The New Givers

Mark and Priscilla Zuckerberg  started the month of December with a wonderful  letter to their newborn daughter and a pledge to give 99% of their Facebook shares to charity. The news was greeted with applauses by fellow billionaires and generally by the media.

Why did they do it?  “because (they) have a moral responsibility to all children in the next generation“.  Because they feel it cannot wait until they are older.

This kind of thinking must be miles away from the one most baby boomers have held dear for decades. This must come as a shock – their grandchildren are nothing like them.

Boomers were the generation born in the wake of Word War II. They knew what it is to be hungry. They knew what it is to live with damaged parents, physically and psychologically. They were handed the remains of the world, had a brief moment of peace&love daydreaming, then put on the black suit and got on with business. They never thought beyond themselves. Previous generations put next generations’ wellbeing before their own instant gratification. Boomers have broken this sacred chain. The post-war generation thought “let’s grab all we can and if hell breaks loose, well, it will probably not be in our lifetime!”. Not only don’t they usually help their children and grandchildren financially, but they expect them to pay for everything. Theirs was the era of banks thriving on loans for everything from education to cars, homes, television sets, holidays, air to breathe.
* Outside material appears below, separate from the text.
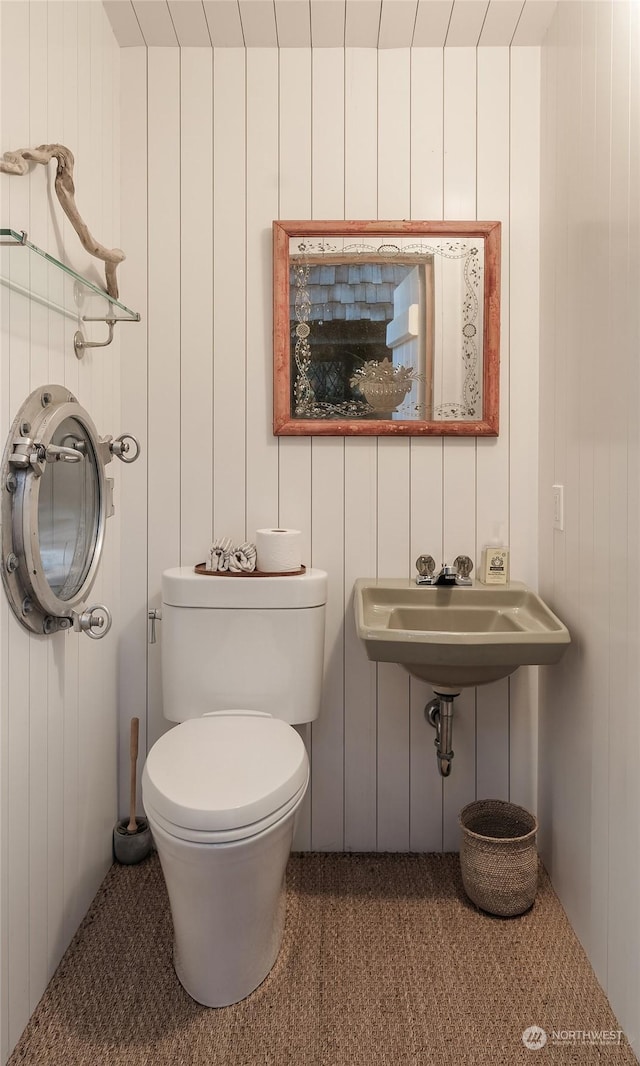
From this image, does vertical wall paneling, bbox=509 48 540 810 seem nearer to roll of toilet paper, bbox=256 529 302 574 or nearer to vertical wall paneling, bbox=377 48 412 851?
vertical wall paneling, bbox=377 48 412 851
Millennials on the other hand have only heard stories about war. They were raised in a world of abundance. Technology gave them a sense of virtual togetherness. They consider themselves citizens of the world. And their moral responsibility has grown to match their expectations. In 2014, a survey found that 84% of millennials had made a charitable donation that year, hopefully not only to get a tax refund.

Wait a minute, there’s something wrong with this kind of thinking! People wearing tags and being responsible as a generation for all that is wrong in the world is convenient, but rarely true. Maybe boomers were much like millennials when they were in their late twenties. Maybe all post-war generations are ego-centered. Maybe all peacetime generations are generous. We may never know exactly, although a new world war could help us see clearer.

Meantime, let’s enjoy our new generation of givers! Chapeau Monsieur Zuckerberg.